Cuando salí de la sala después de ver Gran Torino, salí con una sensación de querer compartirla. De llegar a casa y decirle a mis padres que vayan al cine a verla lo más pronto posible, de esperar que sea la elección de mis amigos el martes próximo. Era un must completo.
De Gran Torino tenía dos referencias, el trailer que proyectaban en el cine y el comentario de un amigo que decía que era considerada una masterpiece. Ver para creer, dice el dicho. Para ser sincera el trailer no me provocó mucho, pero pudo más mi curiosidad y una invitación para estar en el preestreno, y dejarme rendir por la belleza del filme.
Las películas nos pueden hacer sentir o imaginar cosas, nos proyectan sueños, ideas o tan sólo nos entretienen. Son muy pocas aquellas que se quedan de tal manera en nuestro sentir que nos hace sonreír el alma. Esas, para mí, son obras maestras. Y lo que Clint Eastwood hizo con esta realización ha sido como un abrazo casi tangible, un susurro de tranquilidad de quien a sus casi 80 años ha sentido, aunque sea por un segundo, el inevitable peso de la edad. Los años se acaban. Los seres humanos no somos eternos.
Es así que Eastwood se transforma en el reciente viudo Walt Kowalski, el abuelo al que algunos tendríamos temor o recelo, pero que en pantalla pasa a ser casi ignorado por su familia y redescubierto por un par de jóvenes de origen asiático mostrando al espectador sus aparentes facetas escondidas. ¿Cómo es que otros ven belleza donde aparentemente no la hay? Kowalski es un hombre rudo, necio, pero un hombre finalmente, es ahí que la línea entre el realizador y su personaje se va volviendo delgada.
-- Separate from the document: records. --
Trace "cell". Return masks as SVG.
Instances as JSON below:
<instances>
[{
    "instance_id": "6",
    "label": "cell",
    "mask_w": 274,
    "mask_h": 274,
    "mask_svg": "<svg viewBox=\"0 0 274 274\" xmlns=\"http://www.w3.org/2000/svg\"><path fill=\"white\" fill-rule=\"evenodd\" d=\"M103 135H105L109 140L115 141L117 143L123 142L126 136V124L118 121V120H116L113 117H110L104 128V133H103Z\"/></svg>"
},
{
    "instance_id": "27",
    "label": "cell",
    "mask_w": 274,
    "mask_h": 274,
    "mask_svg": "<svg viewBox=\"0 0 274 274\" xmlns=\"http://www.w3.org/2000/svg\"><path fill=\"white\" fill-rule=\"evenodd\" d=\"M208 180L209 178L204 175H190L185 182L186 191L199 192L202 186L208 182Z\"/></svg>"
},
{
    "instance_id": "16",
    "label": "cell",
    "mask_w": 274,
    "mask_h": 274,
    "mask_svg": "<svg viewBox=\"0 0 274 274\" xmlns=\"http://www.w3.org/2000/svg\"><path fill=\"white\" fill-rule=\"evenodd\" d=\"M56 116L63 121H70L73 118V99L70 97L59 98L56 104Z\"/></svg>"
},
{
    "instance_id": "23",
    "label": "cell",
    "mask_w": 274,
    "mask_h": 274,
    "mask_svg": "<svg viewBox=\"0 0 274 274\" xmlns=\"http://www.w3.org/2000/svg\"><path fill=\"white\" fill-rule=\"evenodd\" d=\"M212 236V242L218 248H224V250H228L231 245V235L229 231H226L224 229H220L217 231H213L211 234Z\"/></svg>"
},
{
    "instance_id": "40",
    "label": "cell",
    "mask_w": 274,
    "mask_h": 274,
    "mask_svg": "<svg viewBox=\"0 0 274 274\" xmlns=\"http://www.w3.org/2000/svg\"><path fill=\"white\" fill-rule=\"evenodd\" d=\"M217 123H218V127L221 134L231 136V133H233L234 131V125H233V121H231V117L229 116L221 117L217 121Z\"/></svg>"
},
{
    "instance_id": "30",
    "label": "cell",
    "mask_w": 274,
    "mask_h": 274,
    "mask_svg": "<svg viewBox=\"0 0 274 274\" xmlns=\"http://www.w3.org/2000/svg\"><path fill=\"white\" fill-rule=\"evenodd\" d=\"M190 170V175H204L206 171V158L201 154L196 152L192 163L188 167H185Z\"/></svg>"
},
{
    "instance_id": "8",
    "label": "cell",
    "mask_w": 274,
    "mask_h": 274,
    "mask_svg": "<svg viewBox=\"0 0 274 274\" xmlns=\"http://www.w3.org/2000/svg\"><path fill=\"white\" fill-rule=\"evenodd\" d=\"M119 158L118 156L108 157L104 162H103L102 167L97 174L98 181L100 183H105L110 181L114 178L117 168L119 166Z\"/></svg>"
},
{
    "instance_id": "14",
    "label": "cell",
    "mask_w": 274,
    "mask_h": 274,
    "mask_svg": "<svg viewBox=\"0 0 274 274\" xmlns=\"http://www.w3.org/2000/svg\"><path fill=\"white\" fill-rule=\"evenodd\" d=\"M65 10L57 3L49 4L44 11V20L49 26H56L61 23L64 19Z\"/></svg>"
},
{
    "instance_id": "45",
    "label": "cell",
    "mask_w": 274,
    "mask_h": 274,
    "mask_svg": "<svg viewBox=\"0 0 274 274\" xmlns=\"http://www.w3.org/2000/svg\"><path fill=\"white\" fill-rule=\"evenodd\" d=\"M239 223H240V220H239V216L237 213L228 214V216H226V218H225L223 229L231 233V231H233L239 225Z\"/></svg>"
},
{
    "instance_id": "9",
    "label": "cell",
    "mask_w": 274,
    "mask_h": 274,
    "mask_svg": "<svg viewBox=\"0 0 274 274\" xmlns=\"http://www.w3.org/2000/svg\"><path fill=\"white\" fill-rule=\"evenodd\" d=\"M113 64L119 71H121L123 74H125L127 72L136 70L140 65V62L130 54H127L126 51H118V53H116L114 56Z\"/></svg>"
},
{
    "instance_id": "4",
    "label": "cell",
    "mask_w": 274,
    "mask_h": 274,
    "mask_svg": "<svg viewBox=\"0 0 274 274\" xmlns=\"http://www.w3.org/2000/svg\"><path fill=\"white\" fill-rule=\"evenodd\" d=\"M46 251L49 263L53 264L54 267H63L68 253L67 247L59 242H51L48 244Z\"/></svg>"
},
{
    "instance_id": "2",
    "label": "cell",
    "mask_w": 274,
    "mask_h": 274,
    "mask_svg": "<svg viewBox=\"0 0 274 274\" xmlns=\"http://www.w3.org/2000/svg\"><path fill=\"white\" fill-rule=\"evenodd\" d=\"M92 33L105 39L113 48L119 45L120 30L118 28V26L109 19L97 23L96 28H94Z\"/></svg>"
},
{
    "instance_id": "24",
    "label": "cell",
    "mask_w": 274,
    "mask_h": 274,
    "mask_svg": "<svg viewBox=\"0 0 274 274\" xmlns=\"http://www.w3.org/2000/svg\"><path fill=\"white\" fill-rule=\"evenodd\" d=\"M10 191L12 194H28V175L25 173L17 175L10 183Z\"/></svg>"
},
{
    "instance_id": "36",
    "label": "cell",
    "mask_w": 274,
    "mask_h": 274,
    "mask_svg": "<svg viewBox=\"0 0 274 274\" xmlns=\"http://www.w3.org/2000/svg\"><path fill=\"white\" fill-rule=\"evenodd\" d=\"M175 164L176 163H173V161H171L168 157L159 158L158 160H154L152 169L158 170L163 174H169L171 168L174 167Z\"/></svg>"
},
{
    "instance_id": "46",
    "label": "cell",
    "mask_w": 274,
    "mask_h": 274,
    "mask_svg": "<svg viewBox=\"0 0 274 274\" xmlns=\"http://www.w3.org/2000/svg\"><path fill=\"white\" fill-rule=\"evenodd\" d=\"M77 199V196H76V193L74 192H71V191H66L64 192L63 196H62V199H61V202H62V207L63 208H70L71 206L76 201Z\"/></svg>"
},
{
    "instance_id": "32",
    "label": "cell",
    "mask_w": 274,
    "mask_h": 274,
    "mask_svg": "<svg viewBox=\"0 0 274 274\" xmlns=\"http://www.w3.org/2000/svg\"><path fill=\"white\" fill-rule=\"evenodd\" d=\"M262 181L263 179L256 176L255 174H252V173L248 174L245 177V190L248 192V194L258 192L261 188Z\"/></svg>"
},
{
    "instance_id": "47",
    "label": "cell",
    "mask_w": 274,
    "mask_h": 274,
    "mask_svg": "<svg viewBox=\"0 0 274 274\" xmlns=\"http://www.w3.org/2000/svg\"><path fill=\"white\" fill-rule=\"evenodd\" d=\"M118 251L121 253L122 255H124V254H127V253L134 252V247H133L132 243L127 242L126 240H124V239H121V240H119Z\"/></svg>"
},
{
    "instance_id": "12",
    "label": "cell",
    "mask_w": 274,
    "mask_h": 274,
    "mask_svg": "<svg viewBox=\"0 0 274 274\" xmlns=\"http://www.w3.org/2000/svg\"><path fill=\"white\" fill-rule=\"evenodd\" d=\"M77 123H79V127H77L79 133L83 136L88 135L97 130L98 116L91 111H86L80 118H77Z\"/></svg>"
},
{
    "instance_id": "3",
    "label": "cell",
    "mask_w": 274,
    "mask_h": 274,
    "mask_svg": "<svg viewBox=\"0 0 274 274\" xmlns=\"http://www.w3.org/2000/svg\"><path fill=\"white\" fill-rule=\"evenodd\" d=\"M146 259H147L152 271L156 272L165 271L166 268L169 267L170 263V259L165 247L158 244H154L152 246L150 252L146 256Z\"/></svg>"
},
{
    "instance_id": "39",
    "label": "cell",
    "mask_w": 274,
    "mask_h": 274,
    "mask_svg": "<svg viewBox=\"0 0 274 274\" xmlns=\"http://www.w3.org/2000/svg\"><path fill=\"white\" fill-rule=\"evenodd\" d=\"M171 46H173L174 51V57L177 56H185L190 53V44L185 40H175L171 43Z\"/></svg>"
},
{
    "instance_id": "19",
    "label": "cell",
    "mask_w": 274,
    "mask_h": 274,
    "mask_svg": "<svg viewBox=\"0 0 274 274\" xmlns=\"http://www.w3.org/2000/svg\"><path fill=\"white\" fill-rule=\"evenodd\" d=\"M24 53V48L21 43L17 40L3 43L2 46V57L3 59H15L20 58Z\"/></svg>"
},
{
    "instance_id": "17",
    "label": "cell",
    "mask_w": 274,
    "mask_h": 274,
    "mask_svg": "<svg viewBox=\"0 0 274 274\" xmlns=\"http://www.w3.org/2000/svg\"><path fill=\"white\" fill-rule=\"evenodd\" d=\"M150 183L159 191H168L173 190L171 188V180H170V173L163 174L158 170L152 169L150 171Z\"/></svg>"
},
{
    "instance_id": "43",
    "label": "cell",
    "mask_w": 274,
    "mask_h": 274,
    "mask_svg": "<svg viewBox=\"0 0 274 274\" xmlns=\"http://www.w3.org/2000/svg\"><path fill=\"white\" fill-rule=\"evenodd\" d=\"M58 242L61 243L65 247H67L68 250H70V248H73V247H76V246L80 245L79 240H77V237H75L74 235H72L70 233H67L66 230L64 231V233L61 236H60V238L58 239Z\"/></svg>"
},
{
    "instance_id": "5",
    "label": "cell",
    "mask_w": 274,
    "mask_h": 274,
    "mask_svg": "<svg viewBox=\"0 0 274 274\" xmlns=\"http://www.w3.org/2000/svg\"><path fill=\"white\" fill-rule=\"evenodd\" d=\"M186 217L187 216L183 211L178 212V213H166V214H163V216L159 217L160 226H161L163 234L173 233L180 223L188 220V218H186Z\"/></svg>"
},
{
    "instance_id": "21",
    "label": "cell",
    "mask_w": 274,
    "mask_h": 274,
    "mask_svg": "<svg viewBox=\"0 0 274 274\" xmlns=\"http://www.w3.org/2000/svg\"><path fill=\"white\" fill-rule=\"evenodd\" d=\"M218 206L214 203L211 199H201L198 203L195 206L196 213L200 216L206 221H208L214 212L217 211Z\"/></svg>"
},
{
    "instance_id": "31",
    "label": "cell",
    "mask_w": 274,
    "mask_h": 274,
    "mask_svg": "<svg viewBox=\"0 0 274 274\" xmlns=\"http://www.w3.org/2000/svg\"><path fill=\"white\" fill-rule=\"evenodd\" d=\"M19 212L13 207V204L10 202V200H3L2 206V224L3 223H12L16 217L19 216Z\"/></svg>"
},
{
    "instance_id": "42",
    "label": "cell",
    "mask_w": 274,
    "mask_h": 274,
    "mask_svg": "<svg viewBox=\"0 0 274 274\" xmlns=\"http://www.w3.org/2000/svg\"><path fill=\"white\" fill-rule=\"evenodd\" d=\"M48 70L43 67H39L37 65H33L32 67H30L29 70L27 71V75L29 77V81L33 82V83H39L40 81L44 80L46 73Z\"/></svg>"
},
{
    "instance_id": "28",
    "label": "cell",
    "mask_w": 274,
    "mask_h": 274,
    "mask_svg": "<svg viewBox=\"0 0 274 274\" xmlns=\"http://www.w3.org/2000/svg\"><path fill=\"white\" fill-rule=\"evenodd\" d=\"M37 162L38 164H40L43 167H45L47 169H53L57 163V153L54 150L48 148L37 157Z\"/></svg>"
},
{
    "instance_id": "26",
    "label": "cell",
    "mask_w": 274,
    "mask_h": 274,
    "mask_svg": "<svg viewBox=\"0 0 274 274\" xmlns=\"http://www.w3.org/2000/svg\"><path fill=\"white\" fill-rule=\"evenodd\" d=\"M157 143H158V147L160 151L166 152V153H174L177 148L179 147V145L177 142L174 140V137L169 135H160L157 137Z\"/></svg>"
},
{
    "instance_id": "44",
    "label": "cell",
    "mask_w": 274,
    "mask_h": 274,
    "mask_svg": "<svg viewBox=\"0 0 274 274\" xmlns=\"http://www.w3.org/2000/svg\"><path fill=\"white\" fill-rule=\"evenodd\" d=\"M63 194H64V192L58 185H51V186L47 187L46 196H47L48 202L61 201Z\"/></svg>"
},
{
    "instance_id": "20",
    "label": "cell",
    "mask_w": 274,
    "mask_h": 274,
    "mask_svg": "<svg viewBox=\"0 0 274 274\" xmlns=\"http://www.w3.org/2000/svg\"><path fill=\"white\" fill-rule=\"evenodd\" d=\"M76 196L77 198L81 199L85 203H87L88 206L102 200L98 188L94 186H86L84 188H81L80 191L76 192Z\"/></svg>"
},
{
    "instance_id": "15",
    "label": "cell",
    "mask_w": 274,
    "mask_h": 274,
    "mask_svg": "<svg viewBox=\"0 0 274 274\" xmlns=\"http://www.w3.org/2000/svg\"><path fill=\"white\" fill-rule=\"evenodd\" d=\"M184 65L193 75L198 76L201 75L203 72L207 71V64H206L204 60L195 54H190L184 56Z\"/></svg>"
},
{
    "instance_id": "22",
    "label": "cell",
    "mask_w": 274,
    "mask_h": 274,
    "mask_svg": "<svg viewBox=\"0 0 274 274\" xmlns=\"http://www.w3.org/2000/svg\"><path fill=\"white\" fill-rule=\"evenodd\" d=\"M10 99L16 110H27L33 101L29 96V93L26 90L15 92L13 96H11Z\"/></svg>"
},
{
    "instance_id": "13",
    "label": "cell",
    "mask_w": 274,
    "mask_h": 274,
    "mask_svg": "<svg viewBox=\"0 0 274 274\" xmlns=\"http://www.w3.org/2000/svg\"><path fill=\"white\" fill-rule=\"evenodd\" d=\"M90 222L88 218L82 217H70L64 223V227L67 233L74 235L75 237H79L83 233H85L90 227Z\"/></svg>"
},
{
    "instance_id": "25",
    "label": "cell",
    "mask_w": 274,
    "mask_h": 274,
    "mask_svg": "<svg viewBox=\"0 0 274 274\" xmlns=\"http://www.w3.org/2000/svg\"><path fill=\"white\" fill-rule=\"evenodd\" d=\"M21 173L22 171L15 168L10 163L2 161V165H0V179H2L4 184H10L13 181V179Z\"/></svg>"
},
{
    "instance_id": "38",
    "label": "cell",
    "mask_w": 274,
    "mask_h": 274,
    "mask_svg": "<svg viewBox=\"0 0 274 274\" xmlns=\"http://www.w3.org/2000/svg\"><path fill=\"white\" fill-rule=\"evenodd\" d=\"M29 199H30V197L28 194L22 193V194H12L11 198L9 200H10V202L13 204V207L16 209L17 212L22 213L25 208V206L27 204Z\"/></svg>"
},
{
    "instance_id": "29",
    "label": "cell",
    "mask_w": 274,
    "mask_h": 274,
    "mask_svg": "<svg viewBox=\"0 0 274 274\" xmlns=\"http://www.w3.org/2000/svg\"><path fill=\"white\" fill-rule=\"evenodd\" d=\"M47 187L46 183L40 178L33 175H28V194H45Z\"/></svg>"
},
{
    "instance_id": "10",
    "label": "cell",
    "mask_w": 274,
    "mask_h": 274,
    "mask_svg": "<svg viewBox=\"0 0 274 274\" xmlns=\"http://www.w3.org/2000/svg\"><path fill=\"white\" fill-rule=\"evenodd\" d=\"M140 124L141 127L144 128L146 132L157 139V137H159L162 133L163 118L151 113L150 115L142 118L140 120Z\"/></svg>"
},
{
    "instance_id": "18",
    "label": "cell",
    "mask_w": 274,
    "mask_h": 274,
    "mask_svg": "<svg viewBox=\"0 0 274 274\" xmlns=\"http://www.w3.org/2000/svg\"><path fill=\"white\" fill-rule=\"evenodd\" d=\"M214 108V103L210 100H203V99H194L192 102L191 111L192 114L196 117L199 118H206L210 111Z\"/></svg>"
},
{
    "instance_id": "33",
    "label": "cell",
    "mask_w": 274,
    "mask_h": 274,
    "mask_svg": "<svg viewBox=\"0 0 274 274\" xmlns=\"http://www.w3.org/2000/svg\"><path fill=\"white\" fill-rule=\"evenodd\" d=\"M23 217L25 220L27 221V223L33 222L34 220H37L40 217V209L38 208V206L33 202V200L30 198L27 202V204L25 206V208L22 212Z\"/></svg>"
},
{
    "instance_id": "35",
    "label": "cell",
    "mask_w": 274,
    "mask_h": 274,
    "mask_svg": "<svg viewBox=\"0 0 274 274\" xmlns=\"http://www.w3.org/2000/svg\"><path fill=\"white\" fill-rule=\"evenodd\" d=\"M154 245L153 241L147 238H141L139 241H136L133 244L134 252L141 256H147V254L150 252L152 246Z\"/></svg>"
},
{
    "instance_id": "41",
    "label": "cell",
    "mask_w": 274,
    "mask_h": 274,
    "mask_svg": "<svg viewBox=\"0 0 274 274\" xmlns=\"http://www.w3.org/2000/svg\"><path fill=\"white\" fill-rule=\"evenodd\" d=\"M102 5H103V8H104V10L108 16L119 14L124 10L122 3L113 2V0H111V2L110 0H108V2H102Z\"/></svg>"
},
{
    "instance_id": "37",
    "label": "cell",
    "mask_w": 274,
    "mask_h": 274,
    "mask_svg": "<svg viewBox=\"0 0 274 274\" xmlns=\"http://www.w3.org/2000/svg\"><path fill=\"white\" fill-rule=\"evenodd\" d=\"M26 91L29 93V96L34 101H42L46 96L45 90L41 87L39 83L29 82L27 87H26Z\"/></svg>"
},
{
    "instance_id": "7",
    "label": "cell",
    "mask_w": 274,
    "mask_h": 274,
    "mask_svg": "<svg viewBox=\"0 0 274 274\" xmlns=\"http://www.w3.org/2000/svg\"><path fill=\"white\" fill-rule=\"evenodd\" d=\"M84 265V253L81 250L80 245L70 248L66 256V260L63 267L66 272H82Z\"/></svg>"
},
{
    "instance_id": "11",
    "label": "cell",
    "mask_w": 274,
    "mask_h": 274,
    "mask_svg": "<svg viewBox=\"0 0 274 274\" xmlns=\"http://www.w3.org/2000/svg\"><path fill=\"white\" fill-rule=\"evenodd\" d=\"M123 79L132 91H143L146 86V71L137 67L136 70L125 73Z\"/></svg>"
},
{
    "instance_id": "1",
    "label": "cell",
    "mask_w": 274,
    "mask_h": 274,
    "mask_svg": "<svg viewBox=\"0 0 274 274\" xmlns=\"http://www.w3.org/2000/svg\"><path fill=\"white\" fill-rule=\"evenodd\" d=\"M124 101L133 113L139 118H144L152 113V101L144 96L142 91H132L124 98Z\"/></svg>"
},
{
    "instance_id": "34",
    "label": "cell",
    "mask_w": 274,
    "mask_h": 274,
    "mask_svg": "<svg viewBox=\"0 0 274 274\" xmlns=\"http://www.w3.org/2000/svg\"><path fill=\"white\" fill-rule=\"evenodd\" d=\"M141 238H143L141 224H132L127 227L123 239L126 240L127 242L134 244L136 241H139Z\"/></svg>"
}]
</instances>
Ya no sabía si veía al mismo Eastwood en pantalla.
Pero a pesar de todo entendemos al personaje, las circunstancias que fueron formando su vida y lo aceptamos, nos reímos con él, lloramos, lo queremos. En ese momento es cuando se siente esa fibra que puede tocarnos a todos, la tercera persona. Somos tan externos como Thao y Sue para poder ver a esa persona que la misma familia de Walt no pudo comprender. Acá entra una reflexión moral acerca de cada espectador y su mundo particular, su núcleo familiar y su papel en él.
Una persona muy sabia me dijo una vez que las personas no sabemos recibir, no sabemos aceptar el afecto de los demás y estamos en constantes críticas de éstas. Es así que los hijos de Walt no pudieron jamás comprender a su progenitor, que su cariño era tosco y soez, justificable o no, eso no se discute, el afecto estaba ahí. Afecto que supieron comprender los jóvenes inmigrantes que al igual que Walt, buscaban un sentido de pertenencia en una sociedad marcadamente mixta y segmentada. En el caso de nuestro protagonista su búsqueda no perseguía la redención espiritual que un persistente sacerdote se encargaba de recordar, cuando lo más difícil es perdonarse a uno mismo y poder verse de nuevo la cara en un espejo con tranquilidad y sin vergüenza. Esa era su constante búsqueda y su penitencia fue adoptar a esos muchachos. Después del perdón viene la reivindicación, honesta y trabajada. Thao y Sue se convierten así en su camino de redención personal, muy lejos de la que el joven cura pretendía y quien finalmente va comprendiendo las verdaderas dimensiones de la vida.
Clint Eastwood se vuelve, a las finales, en el mismo Gran Torino que cuidaba con esmero; antiguo, elegante y valioso, que finalmente tuvo unas nuevas manos que lo manejen por nuevas rutas. Eastwood, como director, es desde ya eterno.